» Passage sélectionné:

1.1 ) Modernité simple y modernité réflexive.

Le débat actuel autour du risque est lié à des réflexions sur les composants centraux de la modernité. GIDDENS 14 appuie l’analyse sur l’idée que l’humanité a eu un parcours en trois grandes étapes : la société traditionnelle, la société de modernité simple et la société de modernité avancée ou réflexive. Dans ce schéma de développement, et en coïncidence avec la tradition sociologique, GIDDENS souligne que l’évènement de la société moderne a été le changement historique le plus radical dans l’histoire de l’homme, car elle a changé profondément les aspects permanents et immuables des sociétés traditionnelles. La différence entre la modernité simple et la modernité avancée doit prendre en compte les suivantes dimensions :

  1. la dissociation du temps et de l’espace permettant une distribution spatio-temporelle précise de la vie sociale ;

  2. la délocalisation des systèmes sociaux qui détache l’activité sociale des contextes locaux, réorganisant les relations sociales sur des grandes perspectives spatio-temporelles;

  3. l’organisation réflexive des relations sociales par l’appropriation permanente de la connaissance, ou la production d’un savoir systématique portant sur la vie sociale devient partie intégrante de la reproduction du système, détachant la vie sociale de la fixité des traditions.

Au premier sens, l’analyse de GIDDENS montre que dans les sociétés pré-modernes, espace et lieu coïncident en grande partie, puisque les dimensions spatiales de la vie sociale sont dominées par la notion de présence. Le calcul du temps que marque le rythme des sociétés pré-modernes associait toujours le temps à l’espace. On ne pouvait pas donner l’heure sans faire appel à des repères socio-spatiaux. Le développement de la modernité distingue progressivement l’espace du lieu, en favorisant les relations avec un autrui absent avec lequel on n’a pas de relations face à face. L’invention du mouvement d’horlogerie et l’uniformisation de la mesure du temps ont permis la séparation du temps et de l’espace. L’uniformisation de l’organisation sociale du temps a créé un temps “ vide ”, quantifié de manière à permettre un découpage précis de la journée en différentes zones.

La séparation de l’espace et du temps et leur transformation en dimensions vides et standardisées, casse le lien entre l’activité sociale et sa localisation dans des contextes particuliers de présence. Ceci permet la représentation de l’espace sans référence à un site privilégié et permet aussi aux diverses unités spatiales d’être interchangeables. Les différents lieux sociaux sont complètement pénétrés par des influences sociales très lointaines.

Cette séparation fournit les instruments de pilotage nécessaires à l’organisation rationalisée de la vie moderne. La connexion du local et du mondial donne un dynamisme aux organisations modernes inégalé dans les sociétés pré-modernes. L’historicité radicale liée à la modernité dépend de modes d’insertion dans le temps et dans l’espace dont ne disposaient pas les civilisations précédentes.

» Lignes enregistrées:
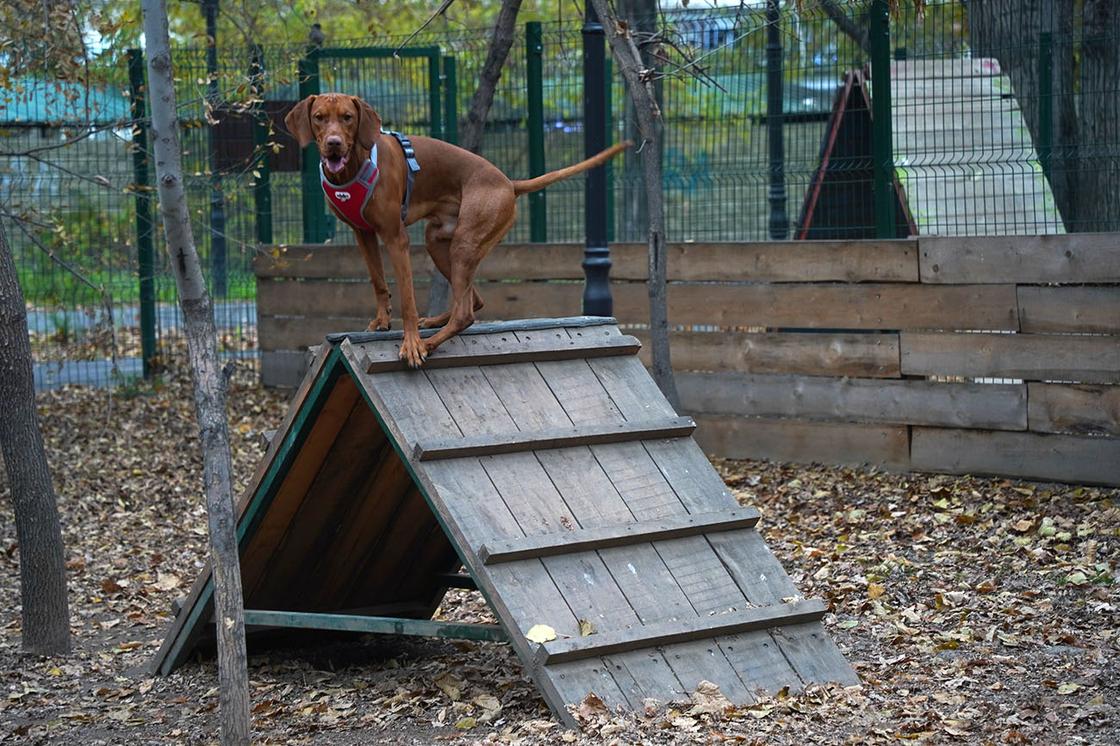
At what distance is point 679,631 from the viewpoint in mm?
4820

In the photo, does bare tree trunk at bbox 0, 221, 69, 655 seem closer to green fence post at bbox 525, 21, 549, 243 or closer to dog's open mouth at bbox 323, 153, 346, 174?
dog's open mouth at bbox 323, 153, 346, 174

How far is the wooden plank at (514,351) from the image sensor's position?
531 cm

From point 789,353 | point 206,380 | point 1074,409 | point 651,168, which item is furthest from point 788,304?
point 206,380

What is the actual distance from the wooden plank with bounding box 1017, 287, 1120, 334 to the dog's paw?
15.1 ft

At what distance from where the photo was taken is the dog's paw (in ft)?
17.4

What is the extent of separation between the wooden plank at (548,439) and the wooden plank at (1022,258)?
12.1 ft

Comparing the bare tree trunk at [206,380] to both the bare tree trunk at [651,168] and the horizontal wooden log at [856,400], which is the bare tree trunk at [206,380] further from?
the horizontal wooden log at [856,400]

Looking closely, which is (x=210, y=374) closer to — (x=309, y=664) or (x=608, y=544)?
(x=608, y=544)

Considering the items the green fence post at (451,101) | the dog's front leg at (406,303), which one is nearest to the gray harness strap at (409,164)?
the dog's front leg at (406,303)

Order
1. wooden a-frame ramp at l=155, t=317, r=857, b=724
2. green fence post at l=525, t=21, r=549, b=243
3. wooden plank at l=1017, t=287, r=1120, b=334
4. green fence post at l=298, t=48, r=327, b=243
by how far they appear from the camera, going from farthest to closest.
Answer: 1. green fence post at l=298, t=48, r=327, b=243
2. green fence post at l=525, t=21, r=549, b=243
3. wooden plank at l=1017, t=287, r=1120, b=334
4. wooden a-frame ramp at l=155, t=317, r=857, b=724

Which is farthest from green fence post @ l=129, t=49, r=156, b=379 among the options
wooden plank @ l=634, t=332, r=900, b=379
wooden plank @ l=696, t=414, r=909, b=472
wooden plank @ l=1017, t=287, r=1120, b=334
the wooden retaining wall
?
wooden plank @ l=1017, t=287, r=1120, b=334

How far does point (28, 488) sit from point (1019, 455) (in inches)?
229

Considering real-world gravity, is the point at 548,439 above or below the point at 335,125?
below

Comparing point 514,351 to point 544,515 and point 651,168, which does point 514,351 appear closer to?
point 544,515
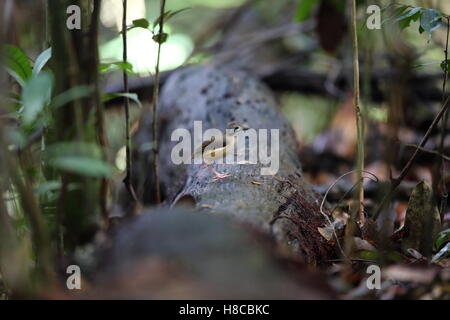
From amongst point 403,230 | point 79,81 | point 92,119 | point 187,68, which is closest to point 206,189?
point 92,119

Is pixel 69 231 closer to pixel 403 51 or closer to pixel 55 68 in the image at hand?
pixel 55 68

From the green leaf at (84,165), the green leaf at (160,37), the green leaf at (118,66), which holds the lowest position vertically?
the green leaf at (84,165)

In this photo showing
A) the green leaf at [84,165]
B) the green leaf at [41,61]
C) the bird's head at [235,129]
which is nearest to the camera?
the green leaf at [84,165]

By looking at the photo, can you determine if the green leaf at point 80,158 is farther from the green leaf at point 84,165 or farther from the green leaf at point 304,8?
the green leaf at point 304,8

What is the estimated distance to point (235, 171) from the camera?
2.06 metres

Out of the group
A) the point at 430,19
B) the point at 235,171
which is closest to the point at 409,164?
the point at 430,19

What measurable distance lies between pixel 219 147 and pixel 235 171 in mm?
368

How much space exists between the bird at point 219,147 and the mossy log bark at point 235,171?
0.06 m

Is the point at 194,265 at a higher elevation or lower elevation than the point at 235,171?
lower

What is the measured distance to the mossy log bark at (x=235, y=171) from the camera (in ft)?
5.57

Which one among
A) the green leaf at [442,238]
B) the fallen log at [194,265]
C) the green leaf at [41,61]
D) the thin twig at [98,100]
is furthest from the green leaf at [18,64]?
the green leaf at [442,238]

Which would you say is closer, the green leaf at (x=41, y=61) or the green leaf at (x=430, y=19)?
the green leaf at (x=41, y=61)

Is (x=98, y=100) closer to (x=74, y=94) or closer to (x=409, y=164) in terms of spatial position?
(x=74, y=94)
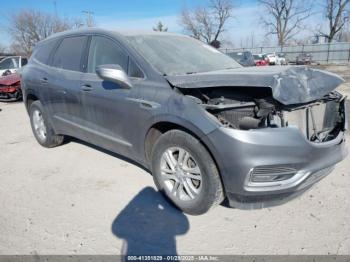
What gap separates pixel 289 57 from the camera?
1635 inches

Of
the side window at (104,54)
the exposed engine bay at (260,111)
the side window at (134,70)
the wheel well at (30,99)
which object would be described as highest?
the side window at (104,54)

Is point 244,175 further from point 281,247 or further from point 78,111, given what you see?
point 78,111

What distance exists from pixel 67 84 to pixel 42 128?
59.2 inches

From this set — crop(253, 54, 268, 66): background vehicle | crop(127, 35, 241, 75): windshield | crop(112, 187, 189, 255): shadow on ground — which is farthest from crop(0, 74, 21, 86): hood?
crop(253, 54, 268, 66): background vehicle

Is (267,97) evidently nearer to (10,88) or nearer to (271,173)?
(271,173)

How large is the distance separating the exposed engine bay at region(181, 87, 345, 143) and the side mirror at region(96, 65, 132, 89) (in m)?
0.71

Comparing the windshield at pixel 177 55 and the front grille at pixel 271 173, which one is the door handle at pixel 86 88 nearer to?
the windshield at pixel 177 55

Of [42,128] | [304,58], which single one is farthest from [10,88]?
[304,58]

==

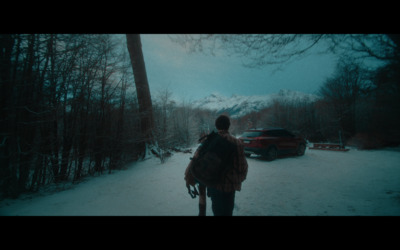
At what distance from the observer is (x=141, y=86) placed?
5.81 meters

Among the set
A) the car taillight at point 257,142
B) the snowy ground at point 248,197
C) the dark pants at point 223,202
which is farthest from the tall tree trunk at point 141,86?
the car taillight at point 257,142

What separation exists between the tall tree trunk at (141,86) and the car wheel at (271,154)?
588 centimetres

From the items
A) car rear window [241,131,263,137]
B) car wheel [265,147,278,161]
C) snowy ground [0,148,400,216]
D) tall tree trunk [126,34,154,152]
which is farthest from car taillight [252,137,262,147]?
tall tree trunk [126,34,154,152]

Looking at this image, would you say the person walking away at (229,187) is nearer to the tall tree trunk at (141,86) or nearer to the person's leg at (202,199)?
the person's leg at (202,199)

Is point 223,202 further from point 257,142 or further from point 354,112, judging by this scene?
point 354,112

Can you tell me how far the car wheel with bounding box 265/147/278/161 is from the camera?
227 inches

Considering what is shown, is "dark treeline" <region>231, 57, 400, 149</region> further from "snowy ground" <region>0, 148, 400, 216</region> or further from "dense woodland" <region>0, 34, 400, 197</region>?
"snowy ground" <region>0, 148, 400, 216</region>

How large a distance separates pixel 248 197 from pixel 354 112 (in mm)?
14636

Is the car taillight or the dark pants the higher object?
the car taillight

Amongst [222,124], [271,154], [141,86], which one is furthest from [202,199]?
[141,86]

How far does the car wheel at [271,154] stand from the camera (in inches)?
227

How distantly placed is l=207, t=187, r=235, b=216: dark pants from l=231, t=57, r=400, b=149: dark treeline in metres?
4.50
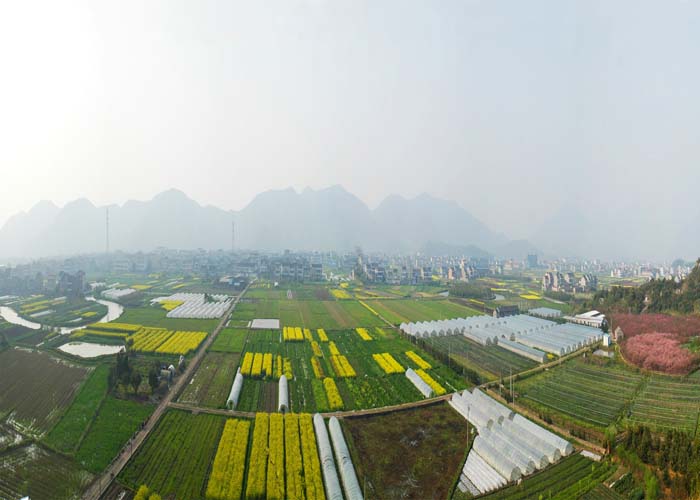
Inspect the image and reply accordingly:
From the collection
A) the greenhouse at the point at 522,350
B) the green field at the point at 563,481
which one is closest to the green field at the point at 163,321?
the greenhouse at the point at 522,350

» Consignes et exigences:
Rédigez la suite du passage sur la modernité simple et la modernité réflexive, en reprenant juste après sa dernière phrase.

» Réponse au problème:
Par “ délocalisation des systèmes sociaux ”, GIDDENS comprend l’extraction des relations sociales des contextes locaux d’interaction et leur restructuration dans des champs spatio-temporels indéfinis. Il distingue deux mécanismes de délocalisation inhérents au développement des institutions sociales modernes : la création des gages symboliques et l’établissement de systèmes experts.

Le premier mécanisme comprend des instruments d’échange pouvant “ circuler ” à tout moment, quelles que soient les caractéristiques spécifiques des individus ou des groupes qui l’utilisent. L’exemple le plus connu est l’argent, lequel permet des relations d’échange entre des agents éloignés dans le temps et l’espace et se constitue donc en outil de distanciation spatio-temporelle. L’argent est une des clés de la délocalisation des économies modernes, en particulier de l’expansion des marchés capitalistes au niveau international.

Le deuxième mécanisme associé à la modernité avancée est celui de la constitution des systèmes experts. Les systèmes experts, comme, par exemple, dans notre cas, le système d’assainissement ou les systèmes de santé, sont des mécanismes de délocalisation dans le sens de GIDDENS. Ils sont des domaines techniques concernant de vastes secteurs de l’environnement matériel ou social, mais qui sont utilisés par des personnes qui n’ont pas besoin de connaître leurs principes et leurs fondements. Les relations sociales qui se développent dans leur gestion sont construites dans des champs spatiotemporels indéfinis. Mais son bon fonctionnement repose sur une confiance pragmatique dans un système abstrait et impersonnel que la plupart des acteurs ne maîtrisent pas. Ce n’est pas une confiance dans une relation entre des individus face à face, mais une confiance dans un système abstrait et impersonnel qui ne dépend ni d’une initiation complète à ces processus, ni d’une maîtrise du savoir qu’ils génèrent. C’est une espèce de foi pragmatique, fondée sur notre expérience du bon fonctionnement de ces systèmes en général.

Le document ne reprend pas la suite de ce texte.